Ainsi, pour donner un exemple, c'est la compréhension de la possibilité de cette lecture de l'Écriture qui a permis à Augustin de dépasser son rejet de la Bible hébraïque, dû à ce qu'il était rebuté par les récits de violence. Et c'est ce dépassement qui devait lui permettre de même d'en venir à la foi du Fils de Dieu venu en chair.

 

 

En conclusion : des conséquences pratiques

 

 

La présence dans les textes bibliques de récits de violence, le rapport d'événements douloureux, fonction de révélations prophétiques ; la difficulté éprouvée par les hommes et femmes du passé qui les ont confrontés, parfois comme acteurs ; tout cela est chargé de conséquences.

 

En premier lieu, l'accès à l'Écriture, aux vérités qu'elle nous communique, requiert de notre part un effort de lecture, un effort sans cesse renouvelé, en vue de l'illumination du Souffle de Dieu. C'est bien ce Souffle qui dévoile le Christ dans l'Écriture au regard de l'Église. Entendons-nous bien : non pas un effort qui nous communiquerait l'Esprit ! Dieu répand l'Esprit par le Christ malgré et contre nos efforts. L'effort en question est le refus de ne pas douter ; de ne pas douter de nos conforts de lecture, selon que Dieu détruira "la sagesse des sages" et anéantira "l'intelligence des intelligents" (És 29:14 ; 1 Co 1:19).
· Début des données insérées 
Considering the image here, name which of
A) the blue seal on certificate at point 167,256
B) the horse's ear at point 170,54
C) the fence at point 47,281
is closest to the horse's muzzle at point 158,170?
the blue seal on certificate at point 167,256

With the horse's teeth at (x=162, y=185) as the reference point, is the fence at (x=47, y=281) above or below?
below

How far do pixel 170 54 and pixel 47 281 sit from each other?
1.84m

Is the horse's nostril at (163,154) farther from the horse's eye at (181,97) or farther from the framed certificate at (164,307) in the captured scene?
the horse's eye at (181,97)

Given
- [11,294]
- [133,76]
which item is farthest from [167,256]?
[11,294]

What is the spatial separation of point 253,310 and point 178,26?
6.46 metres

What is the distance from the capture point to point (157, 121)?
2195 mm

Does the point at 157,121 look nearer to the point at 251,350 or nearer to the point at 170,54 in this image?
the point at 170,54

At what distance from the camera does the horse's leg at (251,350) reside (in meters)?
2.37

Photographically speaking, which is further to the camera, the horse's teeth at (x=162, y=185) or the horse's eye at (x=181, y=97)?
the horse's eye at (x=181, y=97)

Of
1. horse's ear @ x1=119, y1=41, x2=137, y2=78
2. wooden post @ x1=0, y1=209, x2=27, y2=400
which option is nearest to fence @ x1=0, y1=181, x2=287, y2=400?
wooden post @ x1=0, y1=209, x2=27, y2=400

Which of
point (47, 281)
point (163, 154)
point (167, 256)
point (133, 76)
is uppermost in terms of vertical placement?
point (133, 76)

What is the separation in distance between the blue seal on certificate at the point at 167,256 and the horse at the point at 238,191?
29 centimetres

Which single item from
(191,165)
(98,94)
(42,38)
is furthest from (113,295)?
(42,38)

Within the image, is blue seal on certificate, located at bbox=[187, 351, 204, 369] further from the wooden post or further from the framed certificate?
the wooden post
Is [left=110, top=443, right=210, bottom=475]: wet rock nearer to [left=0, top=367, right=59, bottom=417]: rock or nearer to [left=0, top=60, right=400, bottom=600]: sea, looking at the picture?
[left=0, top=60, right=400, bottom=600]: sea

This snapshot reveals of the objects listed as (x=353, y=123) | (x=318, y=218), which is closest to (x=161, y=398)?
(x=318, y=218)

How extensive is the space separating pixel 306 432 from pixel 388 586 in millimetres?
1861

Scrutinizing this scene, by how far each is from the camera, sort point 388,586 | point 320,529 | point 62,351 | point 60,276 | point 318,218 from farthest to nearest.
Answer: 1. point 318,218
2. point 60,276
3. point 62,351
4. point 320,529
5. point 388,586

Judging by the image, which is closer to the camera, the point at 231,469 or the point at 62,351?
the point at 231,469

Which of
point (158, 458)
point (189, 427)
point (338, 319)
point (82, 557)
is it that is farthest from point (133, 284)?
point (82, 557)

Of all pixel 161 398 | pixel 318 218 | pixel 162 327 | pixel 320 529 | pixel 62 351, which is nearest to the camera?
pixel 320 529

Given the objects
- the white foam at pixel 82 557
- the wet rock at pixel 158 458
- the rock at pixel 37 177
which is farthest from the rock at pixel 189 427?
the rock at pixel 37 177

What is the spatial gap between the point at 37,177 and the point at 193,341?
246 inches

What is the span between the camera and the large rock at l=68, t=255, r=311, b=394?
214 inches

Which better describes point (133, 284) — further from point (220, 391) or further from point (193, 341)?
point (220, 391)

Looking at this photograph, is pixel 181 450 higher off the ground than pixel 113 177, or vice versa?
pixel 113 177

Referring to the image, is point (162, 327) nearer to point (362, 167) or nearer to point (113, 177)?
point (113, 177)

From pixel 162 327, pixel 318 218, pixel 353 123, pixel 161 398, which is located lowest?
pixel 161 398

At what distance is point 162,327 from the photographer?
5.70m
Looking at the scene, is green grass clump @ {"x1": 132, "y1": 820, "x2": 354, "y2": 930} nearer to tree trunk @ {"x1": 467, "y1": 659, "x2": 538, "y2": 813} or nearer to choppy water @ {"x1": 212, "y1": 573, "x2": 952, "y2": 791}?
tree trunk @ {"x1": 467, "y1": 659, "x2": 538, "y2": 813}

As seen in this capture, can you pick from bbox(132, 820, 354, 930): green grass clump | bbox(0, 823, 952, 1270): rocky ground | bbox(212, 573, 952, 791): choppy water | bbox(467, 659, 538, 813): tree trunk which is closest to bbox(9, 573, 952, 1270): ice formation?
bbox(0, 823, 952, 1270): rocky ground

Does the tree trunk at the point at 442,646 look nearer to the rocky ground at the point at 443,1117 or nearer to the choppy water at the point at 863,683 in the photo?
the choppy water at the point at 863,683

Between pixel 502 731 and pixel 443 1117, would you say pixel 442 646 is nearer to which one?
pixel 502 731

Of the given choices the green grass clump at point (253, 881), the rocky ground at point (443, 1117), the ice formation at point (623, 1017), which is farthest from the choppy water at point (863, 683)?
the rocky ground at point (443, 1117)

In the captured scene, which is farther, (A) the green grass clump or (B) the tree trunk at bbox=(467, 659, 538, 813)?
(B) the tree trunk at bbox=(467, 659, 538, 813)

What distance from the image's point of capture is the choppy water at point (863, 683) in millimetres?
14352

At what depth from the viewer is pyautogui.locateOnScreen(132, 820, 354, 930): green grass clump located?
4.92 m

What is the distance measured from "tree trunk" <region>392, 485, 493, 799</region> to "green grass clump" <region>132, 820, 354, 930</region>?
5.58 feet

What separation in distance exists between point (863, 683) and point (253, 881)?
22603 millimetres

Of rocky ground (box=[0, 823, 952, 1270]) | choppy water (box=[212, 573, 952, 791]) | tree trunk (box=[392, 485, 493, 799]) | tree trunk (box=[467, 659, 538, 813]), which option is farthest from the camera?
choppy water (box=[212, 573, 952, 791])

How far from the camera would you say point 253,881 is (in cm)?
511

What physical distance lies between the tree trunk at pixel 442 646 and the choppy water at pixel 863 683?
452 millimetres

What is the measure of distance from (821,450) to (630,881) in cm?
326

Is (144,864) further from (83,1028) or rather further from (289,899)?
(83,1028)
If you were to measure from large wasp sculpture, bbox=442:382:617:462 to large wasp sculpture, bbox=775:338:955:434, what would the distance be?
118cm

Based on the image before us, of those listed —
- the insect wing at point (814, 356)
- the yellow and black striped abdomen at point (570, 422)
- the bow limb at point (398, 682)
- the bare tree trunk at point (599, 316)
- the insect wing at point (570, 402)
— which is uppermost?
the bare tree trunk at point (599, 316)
En corollaire à cela, avec une leçon d'humilité quant à nos lectures, les difficultés, voire les scandales bibliques, nous apprennent la tolérance (à défaut de mieux) face aux diverses pratiques induites par les lectures partielles qui sont les nôtres.

 

Lire l'Écriture pourrait bien consister à ne pas passer sur le scandale comme chat sur braise, pour de douces certitudes, sources de solutions à bon marché et de propos d'amis de Job.

 

C'est Job, qui ne s'est pas contenté de propos lénifiants, qui a connu le visage sauveur de Dieu, plutôt que ses amis qui sont repartis, leur Bible — fermée — sous le bras, le visage satisfait de leurs certitudes qui leur voilaient la certitude qui ébranle toutes les certitudes, se contentant de toutes leurs tristes espérances... contre lesquelles ils ne savaient pas espérer.

 

 

R. P.

 

 

_____________________________________

[1] Cf. André NEHER, Histoire biblique du peuple d'Israël, Maisonneuve, 1982.

[2] Cf. Raphaël DRAï, La sortie d'Egypte. L'invention de la liberté, Paris, Fayard, 1986.